Viewpoint: SEC's Old Capital Approach Was Tried — and True

A brutal combination of bad financial decisions and serious misjudgments about the inherent value and liquidity of securitized instruments, coupled with the use of excessive leverage, contributed to the demise of Bear Stearns and seriously weakened the capital structure of other major broker-dealers.

The Securities and Exchange Commission oversees the financial condition of all broker-dealers, and it used from 1975 to 2004 a "net capital rule" as its primary tool to ensure that broker-dealers had adequate capital bases and sufficient liquidity.

The rule, which I participated in formulating, required that every broker-dealer compute its net capital daily by doing two things. First, it had to value all liquid assets at market prices and then subject that value to a "haircut" of a specified percentage, depending on the assets' expected market risk. (A 30-year Treasury bond was carried for net capital purposes at 94% of its market value because changes in interest rates would affect its market value; riskier securities were subject to bigger haircuts.) Second, the broker-dealer was limited in the amount of debt it could incur, to about 12 times its net capital, though for various reasons broker-dealers operated at significantly lower ratios.

The SEC's basic net capital rule, one of the prominent successes in federal financial regulatory oversight, had an excellent track record in preserving the securities markets' financial integrity and protecting customer assets. There have been very few liquidations of broker-dealers and virtually no customer or interdealer losses due to broker-dealer insolvency during the past 33 years.

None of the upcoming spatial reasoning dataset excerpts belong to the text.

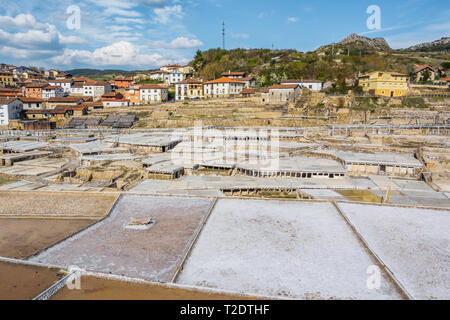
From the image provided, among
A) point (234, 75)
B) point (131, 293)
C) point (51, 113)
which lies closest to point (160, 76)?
point (234, 75)

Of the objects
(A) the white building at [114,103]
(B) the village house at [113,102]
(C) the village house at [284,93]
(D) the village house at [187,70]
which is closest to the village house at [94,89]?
(B) the village house at [113,102]

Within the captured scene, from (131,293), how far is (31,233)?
305 inches

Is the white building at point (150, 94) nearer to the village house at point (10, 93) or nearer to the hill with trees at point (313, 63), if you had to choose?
the hill with trees at point (313, 63)

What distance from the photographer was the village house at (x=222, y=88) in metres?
57.6

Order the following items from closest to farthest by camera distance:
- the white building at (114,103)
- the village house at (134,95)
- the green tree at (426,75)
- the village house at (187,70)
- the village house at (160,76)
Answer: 1. the green tree at (426,75)
2. the white building at (114,103)
3. the village house at (134,95)
4. the village house at (187,70)
5. the village house at (160,76)

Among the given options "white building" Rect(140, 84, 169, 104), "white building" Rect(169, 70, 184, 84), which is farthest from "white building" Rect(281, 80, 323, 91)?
"white building" Rect(169, 70, 184, 84)

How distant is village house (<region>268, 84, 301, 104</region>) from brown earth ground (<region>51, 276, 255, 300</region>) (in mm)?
41748

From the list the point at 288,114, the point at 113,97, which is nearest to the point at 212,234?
the point at 288,114

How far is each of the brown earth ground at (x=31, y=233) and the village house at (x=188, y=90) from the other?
47.9 m

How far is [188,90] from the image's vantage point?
2431 inches

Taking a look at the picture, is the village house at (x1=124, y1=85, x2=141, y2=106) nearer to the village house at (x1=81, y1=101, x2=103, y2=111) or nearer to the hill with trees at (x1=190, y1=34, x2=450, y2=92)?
the village house at (x1=81, y1=101, x2=103, y2=111)

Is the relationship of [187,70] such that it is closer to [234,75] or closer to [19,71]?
[234,75]
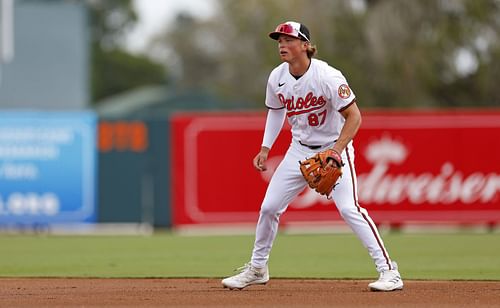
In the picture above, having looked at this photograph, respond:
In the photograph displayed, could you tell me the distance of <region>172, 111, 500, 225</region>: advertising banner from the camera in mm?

Under an alternative approach adopted by the SEC in 2004, broker-dealers with, in practice, at least $5 billion of capital (such as Bear Stearns) were permitted to avoid the haircuts on securities positions and the limitations on indebtedness contained in the basic net capital rule. Instead, the alternative net capital program relies heavily on a risk management control system, mathematical models to price positions, value-at-risk models, and close SEC oversight.

As the SEC itself has noted, this alternative program requires significant judgment, as contrasted with the numerical tests and capital charges (the haircuts) imposed on broker-dealers under the basic net capital rule. The alternative approach also requires substantial SEC resources for complex oversight, which apparently are not always available.

The SEC has maintained that the Bear Stearns collapse was precipitated by rumors and an unprecedented crisis of confidence, driven by lack of liquidity for the large securities positions it held. If, however, Bear Stearns and other large broker-dealers had been subject to the typical haircuts on their securities positions, an aggregate indebtedness restriction, and other provisions for determining required net capital under the traditional standards, they would not have been able to incur their high debt leverage without substantially increasing their capital base.

The losses incurred by Bear Stearns and other large broker-dealers were not caused by "rumors" or a "crisis of confidence," but rather by inadequate net capital and the lack of constraints on the incurring of debt.

The SEC should reexamine its net capital rule and consider whether the traditional standards should be reapplied to all broker-dealers. Moreover, broker-dealer losses should give the SEC pause regarding its recent proposal effectively to abandon the objective debt ratings of nationally recognized statistical rating organizations in favor of "subjective" tests of broker-dealers in determining adequate levels of regulatory net capital.

As the Bear Stearns collapse showed, no broker-dealer is "too big to fail" — unless the federal government comes to the rescue.